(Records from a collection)
==*==

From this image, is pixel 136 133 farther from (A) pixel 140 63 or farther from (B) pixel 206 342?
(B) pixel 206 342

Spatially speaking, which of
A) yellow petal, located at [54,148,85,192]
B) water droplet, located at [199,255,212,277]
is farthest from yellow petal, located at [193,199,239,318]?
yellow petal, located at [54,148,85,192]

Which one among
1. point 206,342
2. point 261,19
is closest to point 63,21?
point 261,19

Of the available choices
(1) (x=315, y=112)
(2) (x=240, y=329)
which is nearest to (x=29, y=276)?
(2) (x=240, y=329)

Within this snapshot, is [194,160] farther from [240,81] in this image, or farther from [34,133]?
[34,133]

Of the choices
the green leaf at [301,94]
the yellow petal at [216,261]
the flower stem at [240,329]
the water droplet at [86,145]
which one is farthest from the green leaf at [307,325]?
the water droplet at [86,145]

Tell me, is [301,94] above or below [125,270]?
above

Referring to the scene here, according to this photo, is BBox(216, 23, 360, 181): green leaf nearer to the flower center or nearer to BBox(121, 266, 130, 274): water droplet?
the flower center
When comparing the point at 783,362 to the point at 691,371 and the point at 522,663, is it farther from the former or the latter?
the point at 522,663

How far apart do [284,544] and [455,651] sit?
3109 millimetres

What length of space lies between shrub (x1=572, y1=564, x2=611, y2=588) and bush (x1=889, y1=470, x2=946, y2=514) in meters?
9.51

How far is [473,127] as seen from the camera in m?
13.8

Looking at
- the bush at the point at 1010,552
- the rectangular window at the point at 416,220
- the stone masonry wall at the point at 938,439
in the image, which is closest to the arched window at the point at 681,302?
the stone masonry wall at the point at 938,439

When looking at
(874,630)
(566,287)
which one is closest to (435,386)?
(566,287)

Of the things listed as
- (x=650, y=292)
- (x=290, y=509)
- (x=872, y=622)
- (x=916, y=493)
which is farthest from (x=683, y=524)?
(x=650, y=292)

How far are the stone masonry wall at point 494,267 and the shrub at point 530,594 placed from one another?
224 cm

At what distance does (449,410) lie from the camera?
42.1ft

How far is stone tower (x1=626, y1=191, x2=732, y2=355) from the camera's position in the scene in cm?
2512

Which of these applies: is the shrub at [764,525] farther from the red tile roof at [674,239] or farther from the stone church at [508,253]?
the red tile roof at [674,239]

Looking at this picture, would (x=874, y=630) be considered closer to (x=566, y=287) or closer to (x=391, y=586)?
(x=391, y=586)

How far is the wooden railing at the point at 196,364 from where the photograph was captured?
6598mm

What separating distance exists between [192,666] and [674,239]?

==*==

SHORT EXERCISE -> Copy every row above word for word.

THE OUTPUT ->
From this image, is pixel 136 133 farther from (A) pixel 140 63 or farther from (B) pixel 206 342?
(B) pixel 206 342

Spatially speaking, which of
A) yellow petal, located at [54,148,85,192]
B) water droplet, located at [199,255,212,277]
is farthest from yellow petal, located at [193,199,239,318]?
yellow petal, located at [54,148,85,192]

Which one among
1. point 206,342
2. point 261,19
is closest to point 63,21?
point 261,19

Of the available choices
(1) (x=315, y=112)
(2) (x=240, y=329)
which is nearest to (x=29, y=276)?
(2) (x=240, y=329)

Within this snapshot, is [194,160] farther from [240,81] in this image, or farther from [34,133]?
[34,133]

Of the choices
the green leaf at [301,94]
the yellow petal at [216,261]
the flower stem at [240,329]
the water droplet at [86,145]
which one is farthest from the green leaf at [307,325]?
the water droplet at [86,145]

Tell me, is [301,94] above or below [125,270]?
above

Referring to the scene here, according to this photo, is BBox(216, 23, 360, 181): green leaf nearer to the flower center or nearer to BBox(121, 266, 130, 274): water droplet?
the flower center
When comparing the point at 783,362 to the point at 691,371 and the point at 522,663, is it farther from the former or the latter?
the point at 522,663

How far apart do [284,544] and [455,651] sit?
3109 millimetres

What length of space lies between shrub (x1=572, y1=564, x2=611, y2=588) and bush (x1=889, y1=470, x2=946, y2=514) in meters?
9.51

How far is [473,127] as seen from the camera in m?
13.8

Looking at
- the bush at the point at 1010,552
- the rectangular window at the point at 416,220
- the stone masonry wall at the point at 938,439
in the image, which is closest to the arched window at the point at 681,302?
the stone masonry wall at the point at 938,439

When looking at
(874,630)
(566,287)
which one is closest to (435,386)?
(566,287)

Of the things listed as
- (x=650, y=292)
- (x=290, y=509)
- (x=872, y=622)
- (x=916, y=493)
which is farthest from (x=683, y=524)?
(x=650, y=292)

How far are the stone masonry wall at point 494,267 and the shrub at point 530,594 placed from one another?
224 cm

At what distance does (449,410) lie from the camera?
42.1ft

How far is stone tower (x1=626, y1=191, x2=732, y2=355) from the camera's position in the scene in cm?
2512

Which of these applies: is the shrub at [764,525] farther from the red tile roof at [674,239] or farther from the stone church at [508,253]?
the red tile roof at [674,239]

Looking at this picture, would (x=874, y=630) be considered closer to (x=566, y=287) or closer to (x=391, y=586)?
(x=391, y=586)

How far is the wooden railing at the point at 196,364 from where the photograph was captured?
6598mm

What separating distance exists between [192,666] and [674,239]?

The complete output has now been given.